Note: If you forgot to put in a version number and realize you need one later, you might be able to reuse some bits for that purpose. Find a bit that a v1 caller would never set (for example, the highest bit of a size field) and set that to 1 to mean v2 or later and then of course add a version number, so you don’t have to resort to tricks like that again.

Again, I’m personally not a huge fan of the dwSize field approach that Microsoft uses. I can see the value when you want to maintain backward compatibility at all costs, but I find it ugly to have .dwsize = sizeof(BLA) all over the code.

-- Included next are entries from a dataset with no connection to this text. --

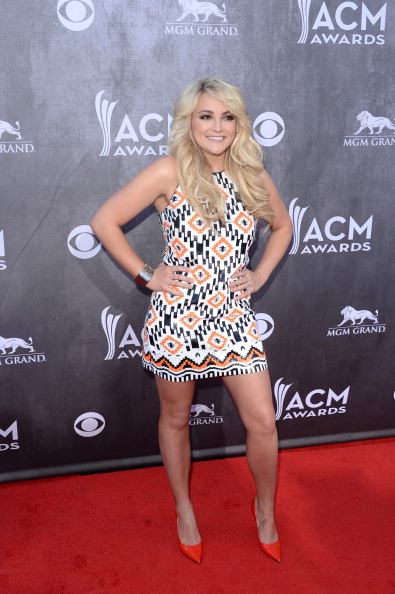 Jamie Lynn Spears「49th Annual Academy Of Country Music Awards - Arrivals」:写真・画像(8)[壁紙.com]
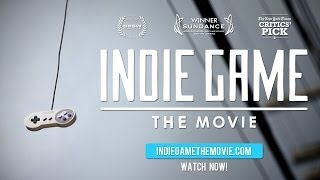 Indie Game: The Movie  - Trailer (Portuguese)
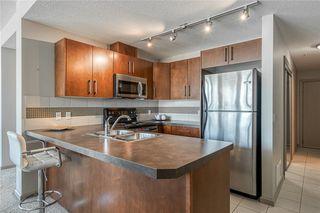 Photo 16: 1401 210 15 Avenue SE in Calgary: Beltline Apartment for sale : MLS®# C4299960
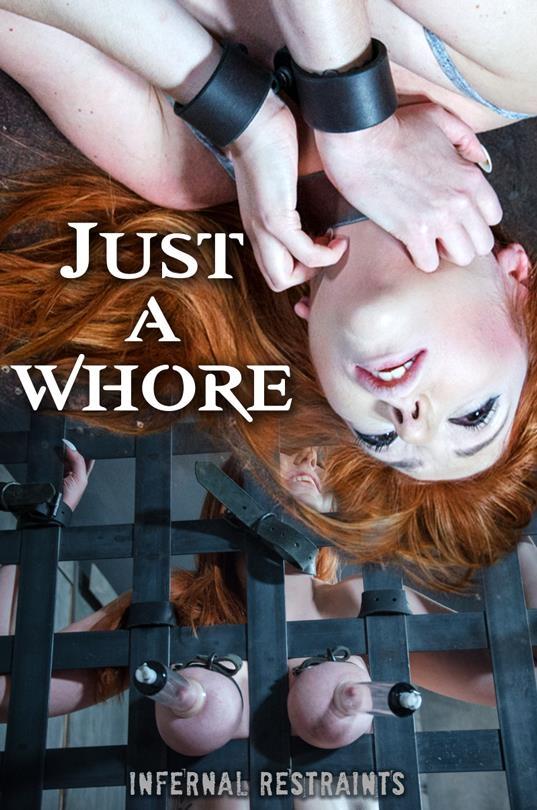 Lauren Phillips - Just a Whore - InfernalRestraints.com (HD, 720p)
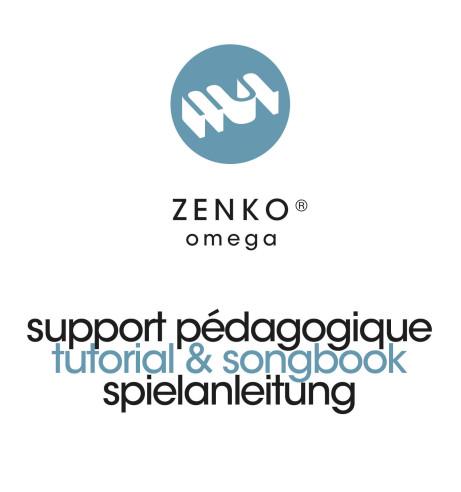 Zenko Omaga Tutorial & Songbook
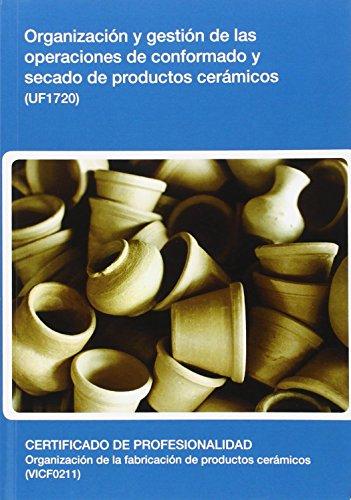 Libros: Organización y gestión de las operaciones de esmaltado – decoración de productos cerámicos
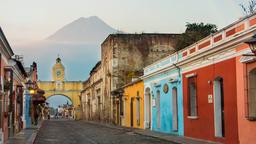 Find cheap flights from Winnipeg to Guatemala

A final observation about this. The dwSize field is needed when you want to pass a struct pointer into an API function. However, if the API returns a struct pointer, you can actually do without it:

struct foo { // v1
    const char *name;

struct tm_my_api { // v1
    struct foo * (*f)(void);

struct foo { // v2
    const char *name;
    float height;

struct tm_my_api { // v2
    struct foo * (*f)(void);

Consider here what happens if the v1 code runs against the v2 interface. We will get back a pointer to a block of memory containing a v2 struct. The first bytes of that block are identical to the v1 struct. After that, we have some extra data (the height field), but the v1 code doesn’t know about this data and won’t care if it’s there or not.

Since the APIs in our plugin system are structs returned by pointers, the same is true for them:

struct tm_my_api { // v1
    void (*f)(void);

struct tm_my_api { // v2
    void (*f)(void);
    void (*g)(void);

Code that is written for this v1 API will work just fine with the v2 API. It will find all the v1 functions at the expected position in the struct tm_my_api * (v2) and doesn’t care that there are additional functions at the end of it. So we can add new functions to an API without breaking backward compatibility, which is really nice.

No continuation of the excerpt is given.